Write out each line of the listing below word for word, including only the text and leaving out the pictures.

EXERCISE INPUTS:
◆ ◆ ◆
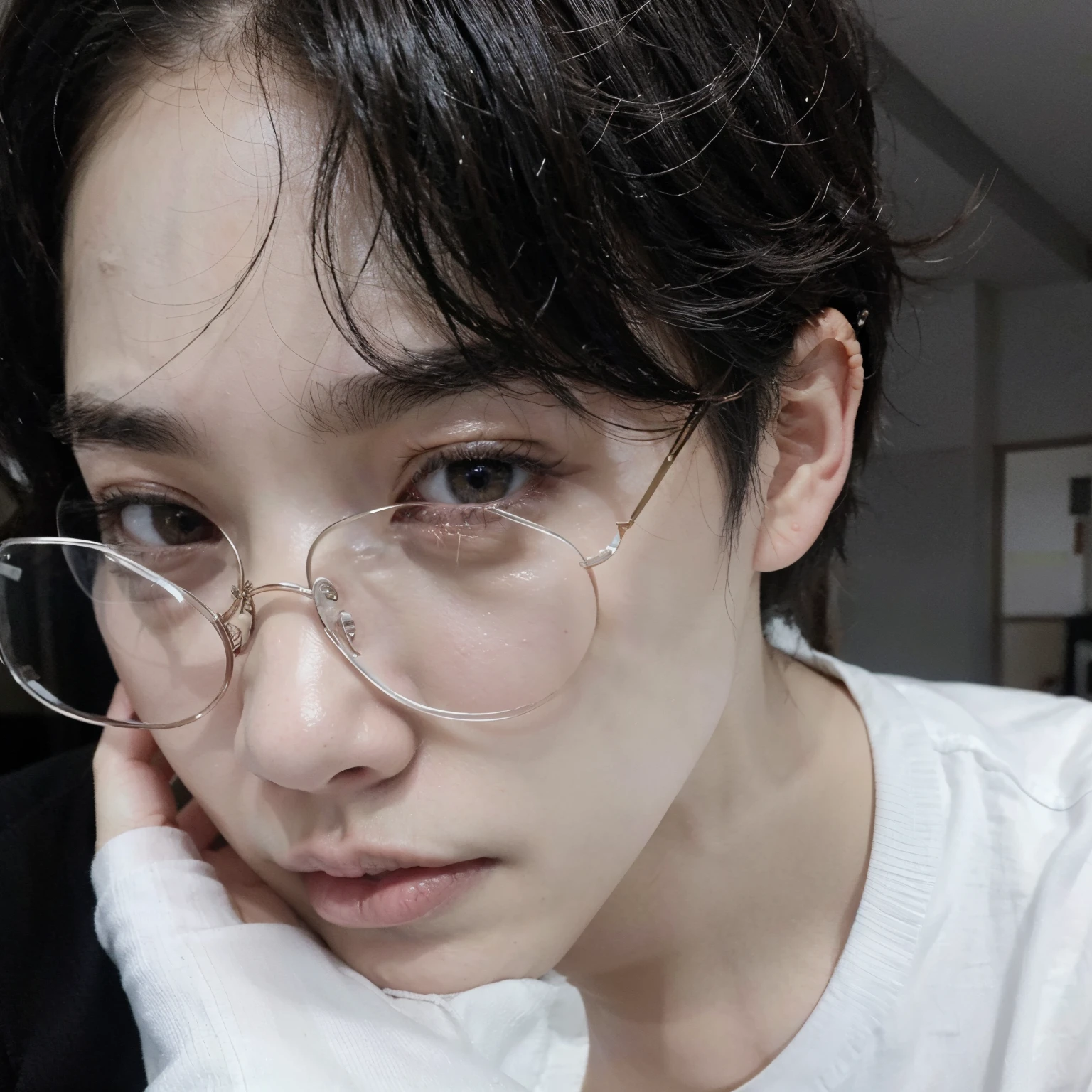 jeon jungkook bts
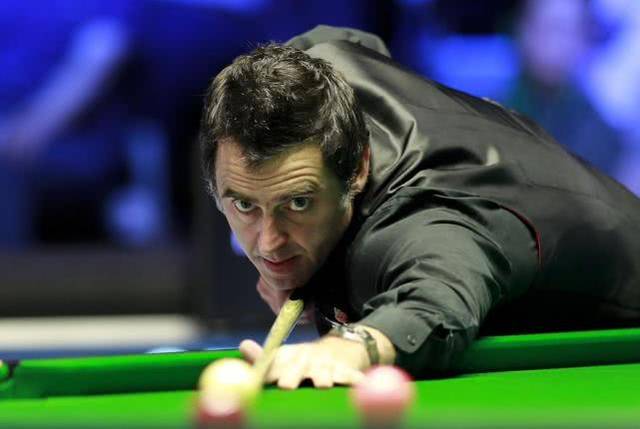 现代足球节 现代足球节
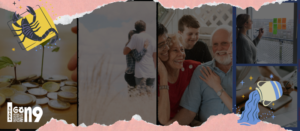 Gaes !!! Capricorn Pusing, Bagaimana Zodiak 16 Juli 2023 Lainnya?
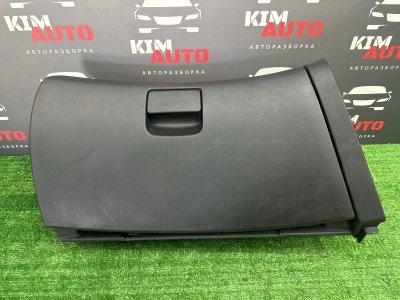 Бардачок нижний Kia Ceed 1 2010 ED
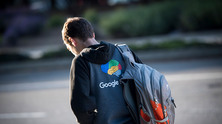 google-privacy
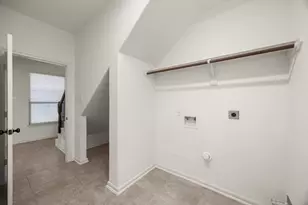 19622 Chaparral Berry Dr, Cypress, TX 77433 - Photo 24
◆ ◆ ◆
RESPONSE AREA:
 jeon jungkook bts
 现代足球节 现代足球节
 Gaes !!! Capricorn Pusing, Bagaimana Zodiak 16 Juli 2023 Lainnya?
 Бардачок нижний Kia Ceed 1 2010 ED
 google-privacy
 19622 Chaparral Berry Dr, Cypress, TX 77433 - Photo 24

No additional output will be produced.